Simon Frommenwiler, Architekt und Vorsitzender des Bundes Schweizer Architektinnen und Architekten BSA stellte eine Umfrage vor, die seine Organisation im Hinblick auf das Investorengespräch durchgeführt hatte. «Da zeigt sich klar, dass wegen des Wohnschutzes grosse Verunsicherung herrscht». Vor allem jüngere Mitglieder hätten durchaus Sympathien für einen Wohnschutz. So wie er ausgestaltet sei mit sehr vielen neuen Regeln, noch mehr Bürokratie für Baugesuche, fände er aber keine Zustimmung. Man verstehe auch nicht, weshalb Baugenossenschaften von den Wohnschutzbestimmungen ausgenommen seien und daher weniger Regeln einhalten müssen als alle anderen Bauwilligen.
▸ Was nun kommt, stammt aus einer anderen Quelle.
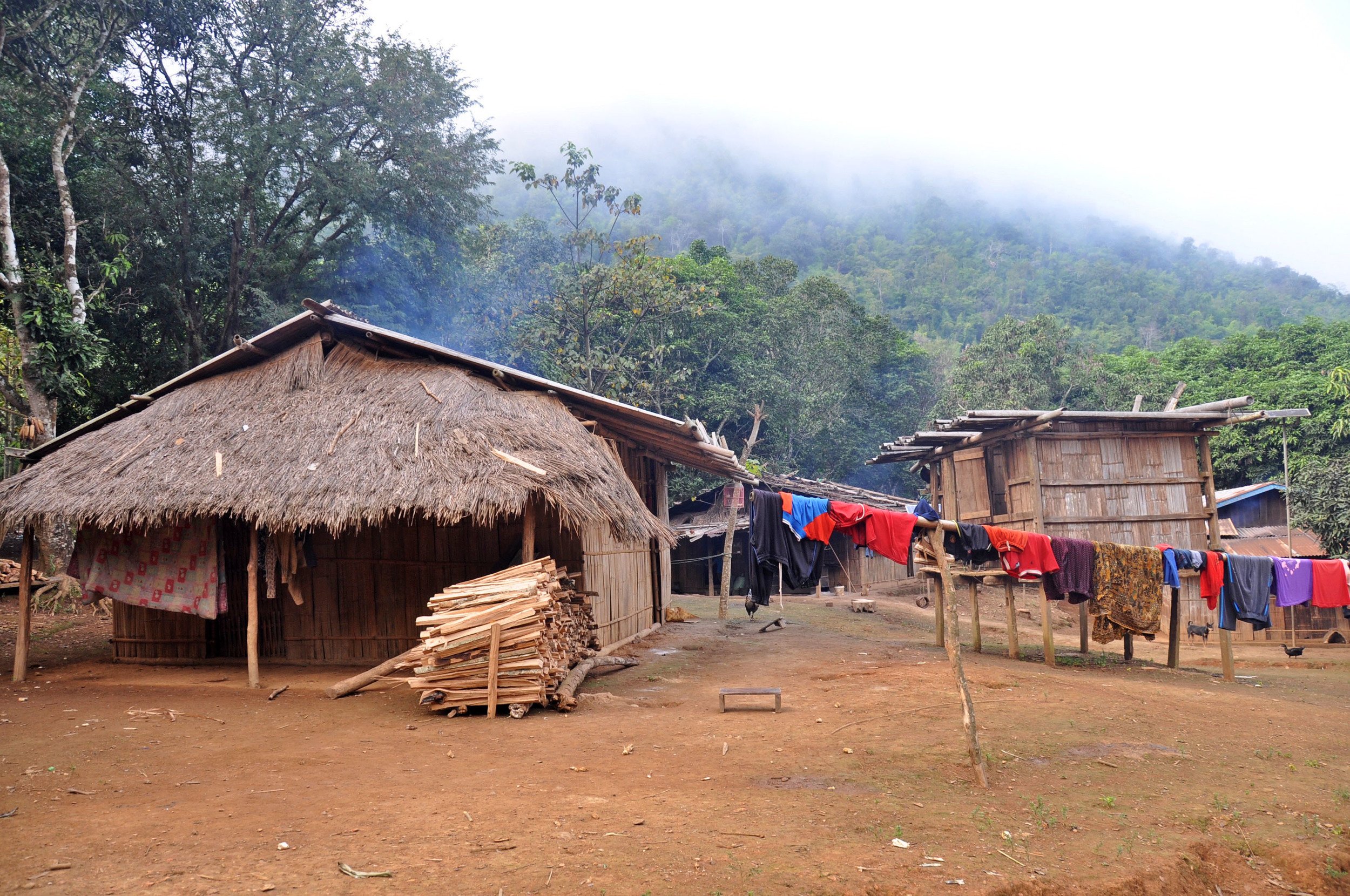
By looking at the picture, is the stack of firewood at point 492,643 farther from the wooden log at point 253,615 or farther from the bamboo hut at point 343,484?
the wooden log at point 253,615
Das Lobbying der Immobilienbranche

Andreas Zappalà, Grossrat und Geschäftsführer des Hauseigentümerverbandes (HEV) sagte, sein Verband habe ein Jahr lang zugeschaut, wie sich der Wohnschutz entwickle und sich dann überlegt, wie dieser umgestaltet werden müsse, damit er den Interessen seiner Mitglieder nicht zuwiderlaufe. Er habe dann fünf Grossratsmitglieder gesucht, welche die HEV-Vorschläge als Vorstösse ins Parlament tragen würden. Es sei alles andere als sicher, dass diese auch umgesetzt würden, da die parlamentarischen Vorstösse nur mit sehr wenigen Stimmen Vorsprung an die Regierung überwiesen worden seien. Zappalà sagte auf Nachfrage, er sehe kein Problem, dass sein Verband nur kurze Zeit nach Annahme der Initiative «für einen echten Wohnschutz» diesen wieder umbauen möchte. Es dauere ohnehin bis zu fünf Jahren, bis allfällige Änderungen vollzogen seien.
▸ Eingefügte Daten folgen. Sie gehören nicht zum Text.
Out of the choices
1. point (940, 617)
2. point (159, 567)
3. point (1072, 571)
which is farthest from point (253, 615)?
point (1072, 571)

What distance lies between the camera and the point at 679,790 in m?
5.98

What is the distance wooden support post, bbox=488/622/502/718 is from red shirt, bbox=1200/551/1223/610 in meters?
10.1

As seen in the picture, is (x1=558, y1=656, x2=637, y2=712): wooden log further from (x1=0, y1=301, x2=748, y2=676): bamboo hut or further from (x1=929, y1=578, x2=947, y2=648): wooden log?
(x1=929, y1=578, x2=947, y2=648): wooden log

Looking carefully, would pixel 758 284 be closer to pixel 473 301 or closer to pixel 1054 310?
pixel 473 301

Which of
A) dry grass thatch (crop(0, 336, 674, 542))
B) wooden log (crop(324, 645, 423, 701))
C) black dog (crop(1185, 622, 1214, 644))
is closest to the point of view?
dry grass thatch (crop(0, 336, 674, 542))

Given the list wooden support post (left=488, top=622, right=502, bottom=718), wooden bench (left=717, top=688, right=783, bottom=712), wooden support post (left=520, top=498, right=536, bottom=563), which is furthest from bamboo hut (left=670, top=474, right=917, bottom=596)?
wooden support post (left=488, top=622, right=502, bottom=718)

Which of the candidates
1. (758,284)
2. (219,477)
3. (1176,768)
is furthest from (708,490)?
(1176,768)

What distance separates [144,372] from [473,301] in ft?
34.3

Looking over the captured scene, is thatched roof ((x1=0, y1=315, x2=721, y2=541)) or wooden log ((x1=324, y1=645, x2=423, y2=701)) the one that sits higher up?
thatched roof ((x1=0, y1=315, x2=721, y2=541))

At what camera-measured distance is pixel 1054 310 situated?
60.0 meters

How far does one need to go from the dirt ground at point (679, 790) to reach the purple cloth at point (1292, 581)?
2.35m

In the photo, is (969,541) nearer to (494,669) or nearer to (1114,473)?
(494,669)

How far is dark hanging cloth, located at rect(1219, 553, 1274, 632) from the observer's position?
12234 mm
Schnellere Behandlung von Baugesuchen

Ein Vorwurf aus der Immobilienbranche ist die lange Dauer für die Behandlung von Baugesuchen. Esther Keller, Vorsteherin des Bau- und Verkehrsdepartement (BVD), sagte, nach der Pandemie hätten etliche Mitarbeitende das Bewilligungswesen verlassen. Gerade mal drei Mitarbeitende seien verblieben. Das habe zu einem Stau bei den Baubewilligungen geführt. Unterdessen seien die Pendenzen aber abgebaut. Aber es sei klar, mit dem Wohnschutz seien zusätzliche Regeln dazu gekommen, die das Bauen nicht vereinfachten. Ihr Amt sammle nun Fälle, die aus irgendwelchen Gründen zu lange liegen geblieben seien. Damit wolle man herausfinden, wie man solch «gestrandete Fälle» verhindern könne.
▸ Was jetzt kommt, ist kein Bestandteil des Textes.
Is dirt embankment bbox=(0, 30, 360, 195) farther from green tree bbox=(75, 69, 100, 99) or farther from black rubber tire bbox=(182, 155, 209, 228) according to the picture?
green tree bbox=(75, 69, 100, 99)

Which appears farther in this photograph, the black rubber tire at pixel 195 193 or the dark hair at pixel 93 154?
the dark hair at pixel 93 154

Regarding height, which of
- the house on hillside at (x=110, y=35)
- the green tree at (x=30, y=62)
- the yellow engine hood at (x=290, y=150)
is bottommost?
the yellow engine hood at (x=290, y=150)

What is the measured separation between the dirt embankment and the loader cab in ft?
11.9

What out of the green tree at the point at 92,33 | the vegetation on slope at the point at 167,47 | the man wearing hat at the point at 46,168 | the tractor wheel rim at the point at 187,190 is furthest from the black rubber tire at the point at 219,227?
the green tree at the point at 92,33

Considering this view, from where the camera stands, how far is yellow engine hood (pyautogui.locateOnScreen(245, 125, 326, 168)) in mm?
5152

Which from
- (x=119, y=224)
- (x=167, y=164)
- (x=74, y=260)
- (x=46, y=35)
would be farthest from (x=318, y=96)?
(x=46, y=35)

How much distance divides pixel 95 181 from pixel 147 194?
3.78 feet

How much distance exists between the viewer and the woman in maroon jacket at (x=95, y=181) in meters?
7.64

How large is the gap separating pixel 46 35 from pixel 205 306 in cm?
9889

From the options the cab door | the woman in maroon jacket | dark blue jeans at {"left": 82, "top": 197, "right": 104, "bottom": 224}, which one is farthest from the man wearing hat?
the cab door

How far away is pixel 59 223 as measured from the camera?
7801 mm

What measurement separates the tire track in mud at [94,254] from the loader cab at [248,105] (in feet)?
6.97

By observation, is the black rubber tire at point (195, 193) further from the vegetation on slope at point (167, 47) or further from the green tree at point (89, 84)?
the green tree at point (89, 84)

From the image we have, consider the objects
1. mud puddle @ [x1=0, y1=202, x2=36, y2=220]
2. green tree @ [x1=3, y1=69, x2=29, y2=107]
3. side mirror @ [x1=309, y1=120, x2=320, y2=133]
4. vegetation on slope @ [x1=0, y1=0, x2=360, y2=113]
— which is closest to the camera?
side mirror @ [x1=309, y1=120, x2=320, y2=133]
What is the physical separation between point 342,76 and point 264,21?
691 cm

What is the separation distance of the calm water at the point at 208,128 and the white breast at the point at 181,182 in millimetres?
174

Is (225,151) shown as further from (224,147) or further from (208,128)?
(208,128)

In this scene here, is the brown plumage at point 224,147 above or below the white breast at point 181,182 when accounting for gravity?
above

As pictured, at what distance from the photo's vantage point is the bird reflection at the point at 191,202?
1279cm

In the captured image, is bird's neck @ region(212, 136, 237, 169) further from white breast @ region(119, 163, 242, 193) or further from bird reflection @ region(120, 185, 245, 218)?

Weniger Druck bei Staatsliegenschaften

Dem Kanton gehören 2103 Wohnungen, das sind rund zwei Prozent des gesamten Wohnungsbestandes in der Stadt. Finanzdirektorin Tanja Soland sagte, man sei natürlich auch betroffen von den Regeln des Wohnschutzes. Allerdings stehe man nicht unter dem gleichen Renditedruck wie Pensionskassen. Ihre Sorge sei, dass wegen des Rückzugs der Pensionskassen der Ruf lauter werde, der Kanton solle vermehrt deren Liegenschaften aufkaufen. Da sei sie eher skeptisch, zumal damit auch die Forderung verbunden sei, diese dann günstiger weiterzugeben.

Kaum Fragen aus dem Publikum

Obwohl das Thema Wohnschutz die Gemüter bewegt, gab es an diesem Anlass nur gerade eine einzige Frage aus dem Publikum.